Goal of the exercise: Pictures in the records below are skipped; the rest is copied exactly.

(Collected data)
────
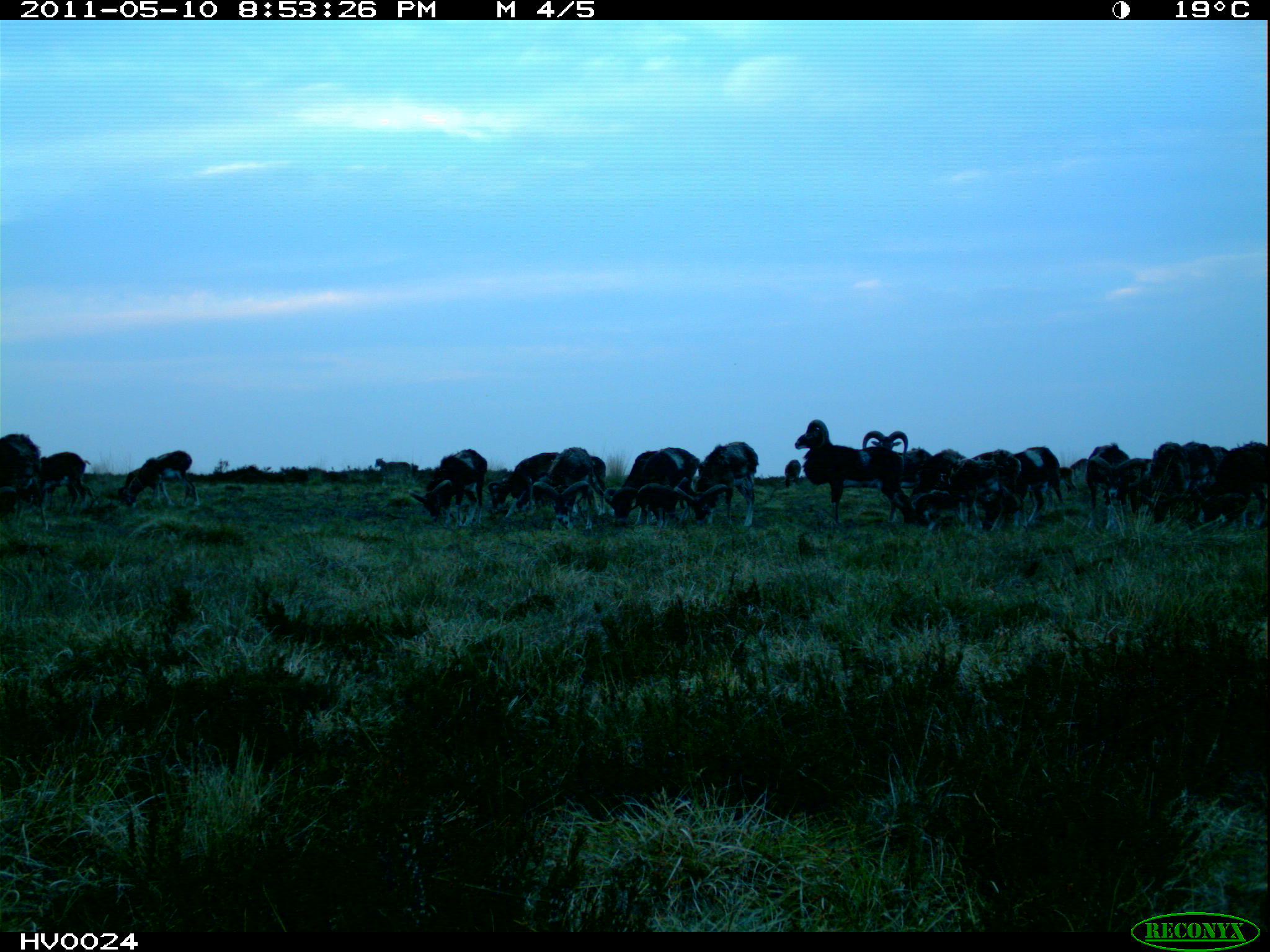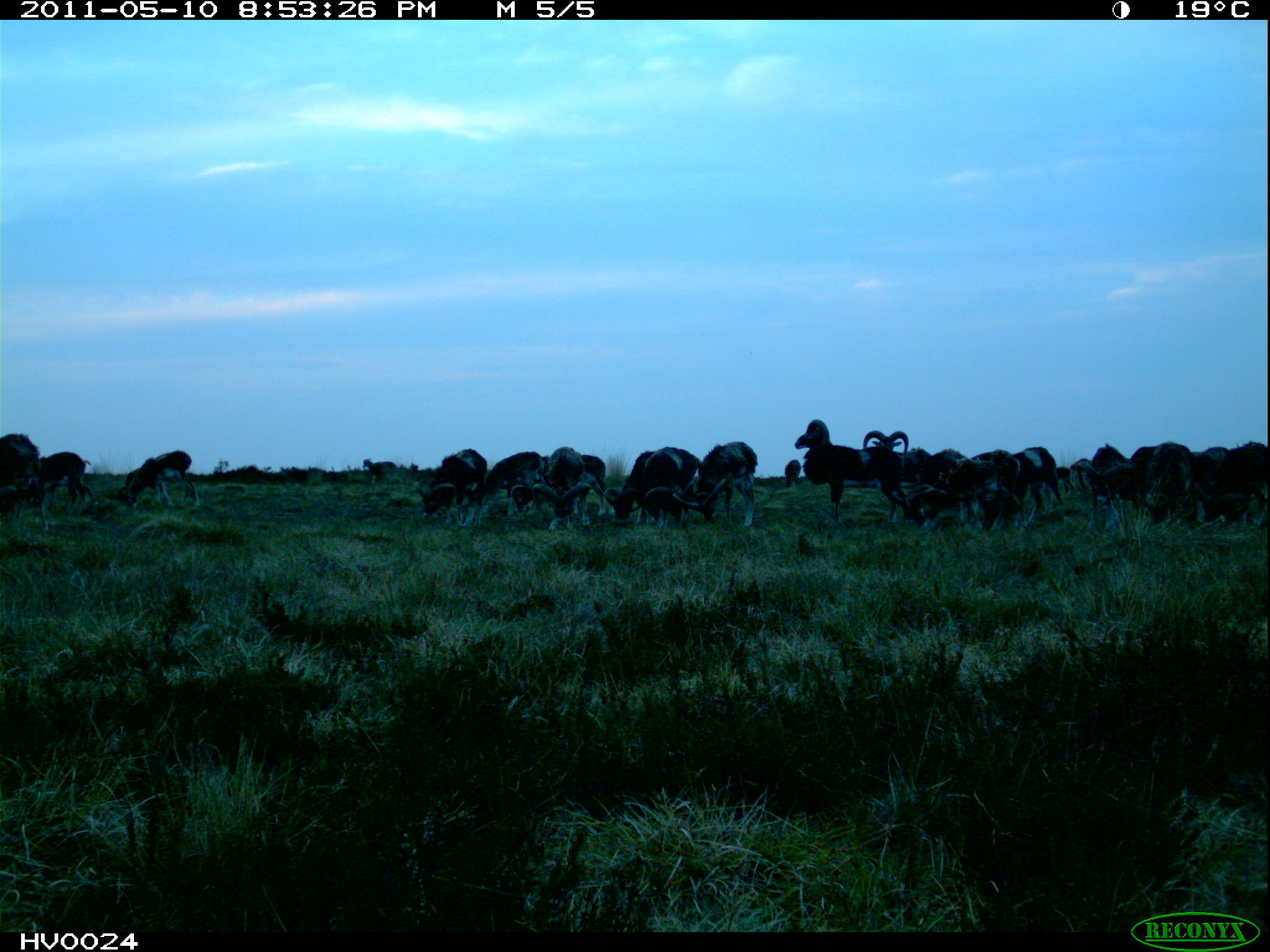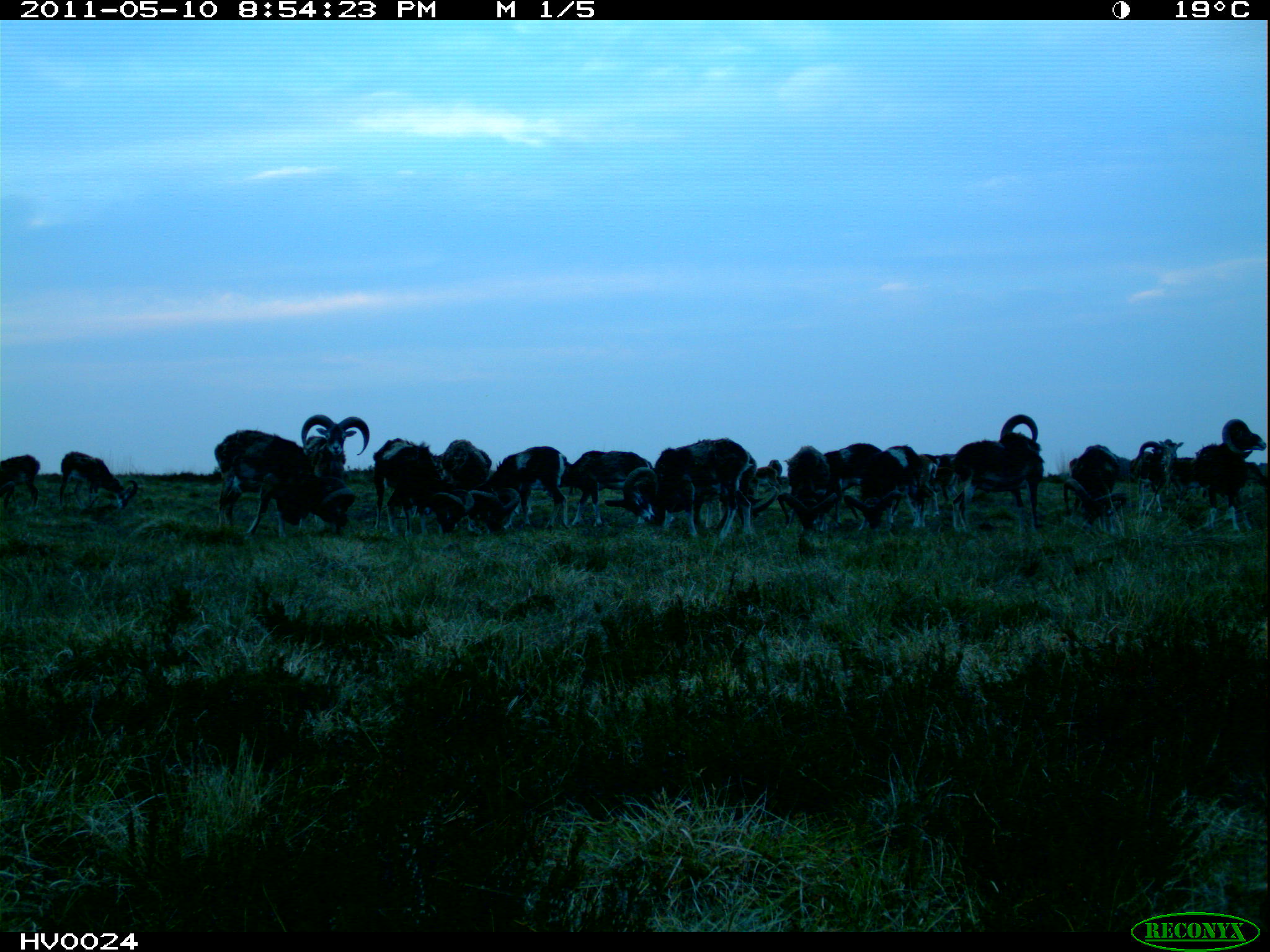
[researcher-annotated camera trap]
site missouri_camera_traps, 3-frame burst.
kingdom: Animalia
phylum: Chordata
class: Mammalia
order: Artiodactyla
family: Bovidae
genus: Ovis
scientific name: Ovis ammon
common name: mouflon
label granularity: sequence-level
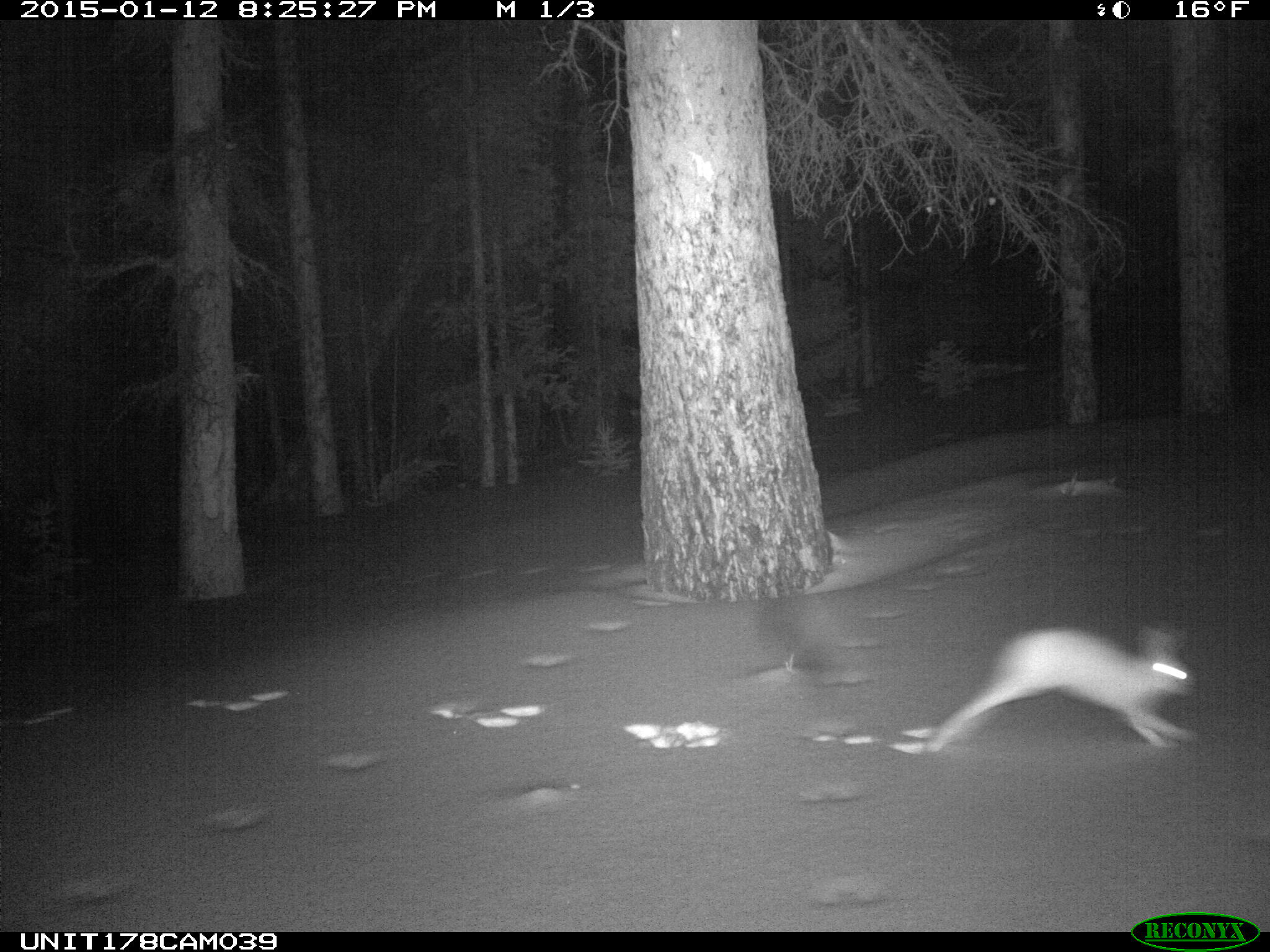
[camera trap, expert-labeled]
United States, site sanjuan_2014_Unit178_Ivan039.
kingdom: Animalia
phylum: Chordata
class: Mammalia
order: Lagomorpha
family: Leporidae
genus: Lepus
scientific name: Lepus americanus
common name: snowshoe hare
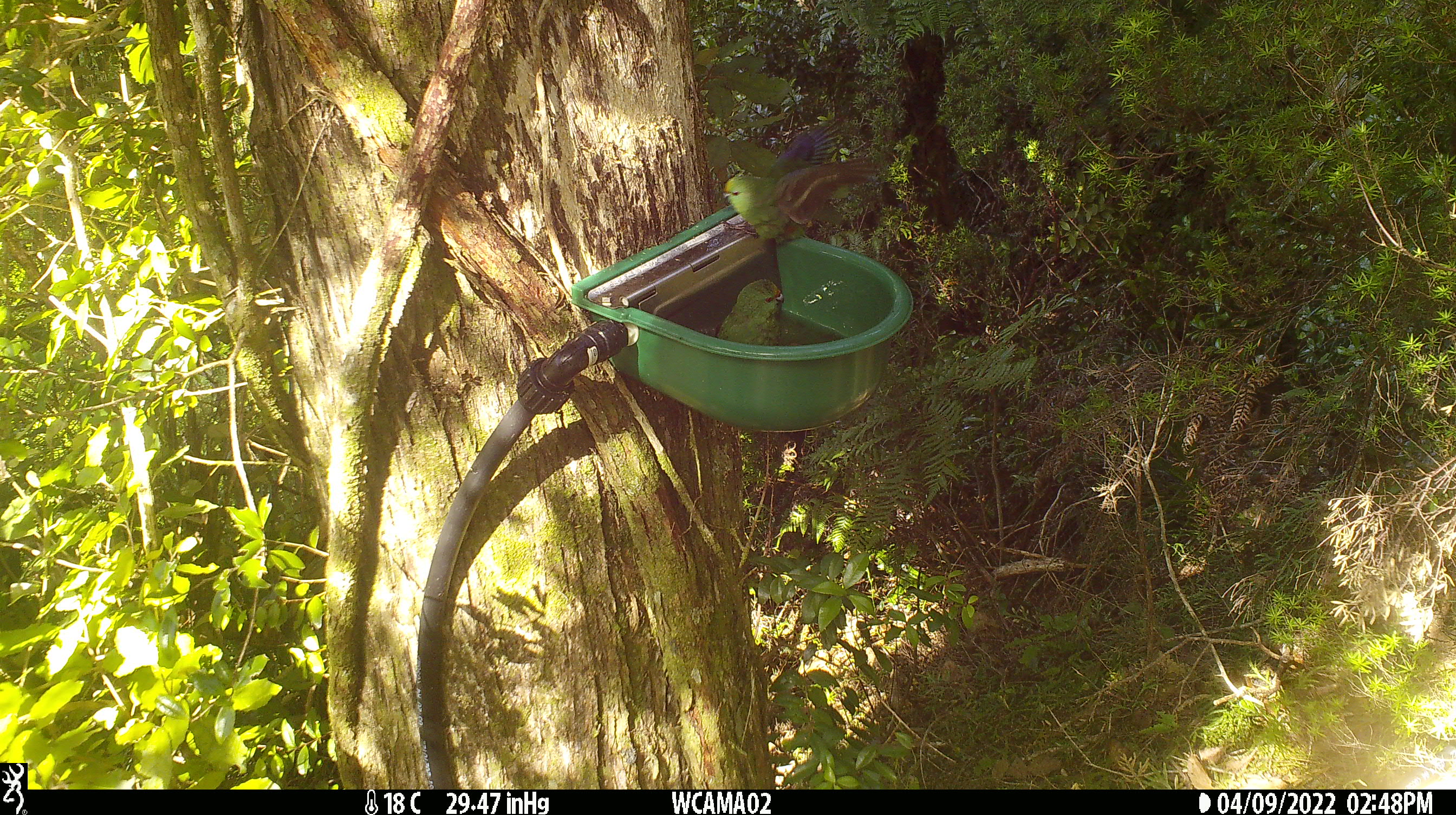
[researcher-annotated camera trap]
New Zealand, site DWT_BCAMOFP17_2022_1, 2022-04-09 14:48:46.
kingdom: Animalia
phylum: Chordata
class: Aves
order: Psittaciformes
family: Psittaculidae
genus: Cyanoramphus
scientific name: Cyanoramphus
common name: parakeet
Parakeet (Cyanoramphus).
────
Written answer:
[researcher-annotated camera trap]
site missouri_camera_traps, 3-frame burst.
kingdom: Animalia
phylum: Chordata
class: Mammalia
order: Artiodactyla
family: Bovidae
genus: Ovis
scientific name: Ovis ammon
common name: mouflon
label granularity: sequence-level
[camera trap, expert-labeled]
United States, site sanjuan_2014_Unit178_Ivan039.
kingdom: Animalia
phylum: Chordata
class: Mammalia
order: Lagomorpha
family: Leporidae
genus: Lepus
scientific name: Lepus americanus
common name: snowshoe hare
[researcher-annotated camera trap]
New Zealand, site DWT_BCAMOFP17_2022_1, 2022-04-09 14:48:46.
kingdom: Animalia
phylum: Chordata
class: Aves
order: Psittaciformes
family: Psittaculidae
genus: Cyanoramphus
scientific name: Cyanoramphus
common name: parakeet
Parakeet (Cyanoramphus).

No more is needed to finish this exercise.